Thursday, July 27, 2017

Scoby - what it is and what you can do with it

Yesterday, I was introduced for the first time to a SCOBY. Not personally, you understand, but through a radio program.
SCOBY, or more usually the lower-case scoby, is actually an acronym, and stands for "Symbiotic Culture Of Bacteria and Yeast". It is a sort of blobby light brown jelly thing, and is mainly used in the production of the currently-oh-so-popular drink, kombucha (kombucha, if it has somehow managed to pass you by, is a flavoured carbonated drink made from fermented sweet green tea).

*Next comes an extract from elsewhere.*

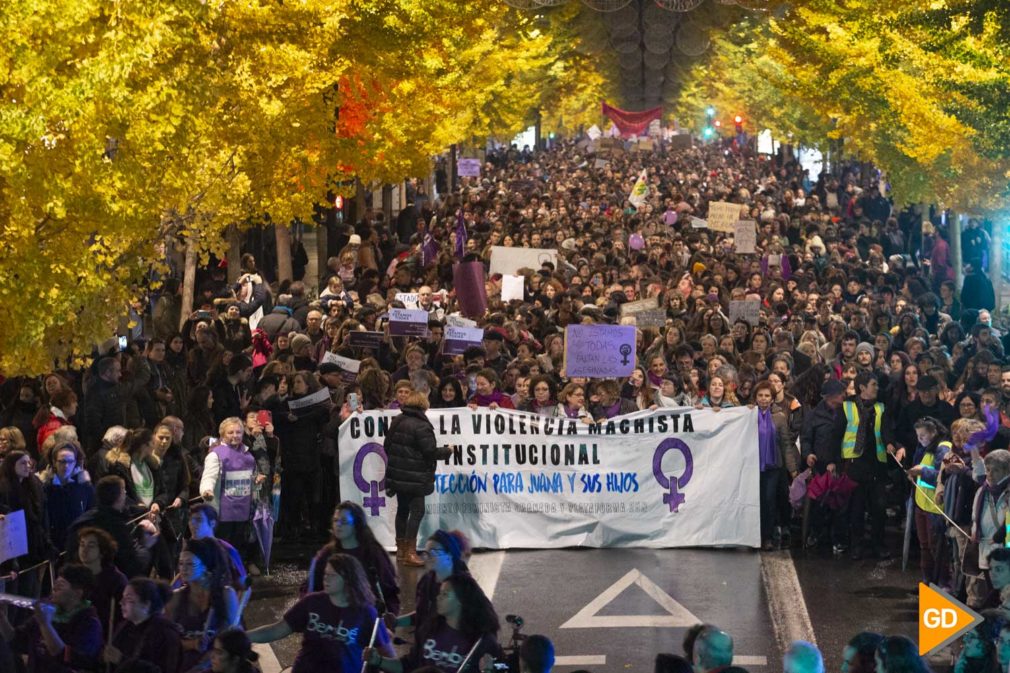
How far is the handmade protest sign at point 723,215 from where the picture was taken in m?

A scoby is undeniably strange, not to mention gross and almost alien-looking. It sits like a raft on top of the fermenting kombucha, sealing it off and protecting it from the outside air and any undesirable bacteria. It is the living home for the bacteria and yeast that transform sweet tea into tangy and fizzy kombucha, kind of like a coral reef for microbes. It is a natural part of the kombucha brewing process, and a new layer grows on top of the old one each time a new batch is brewed. Over time, it becomes thicker, smoother, and more consistently coloured (although still not exactly appealing to look at).
What is perhaps even weirder is that there is now a whole subculture that has grown up around what to do with your excess scobys. Apparently, they can be added to a smoothie or other blended food, dried and made into a kind of jerky and used as a snack or in salads, made into a candy, used in place or raw fish in sushi, used as a face mask or bandage to help heal the skin from burns or other wounds, fed to pets or chickens, composted or spread on the garden, used in crafts in place of leather, used to make jum tea, etc, etc.
Other sources suggest it can also be used to wash your hair, as a cocktail, to make frozen popsicles, as an all-purpose cleaner around the house, as a foot soak, to ease a sore throat, as a natural pesticide in the garden, etc.
A few less convincing uses are for clothing, lampshades, and as a container for electronics projects.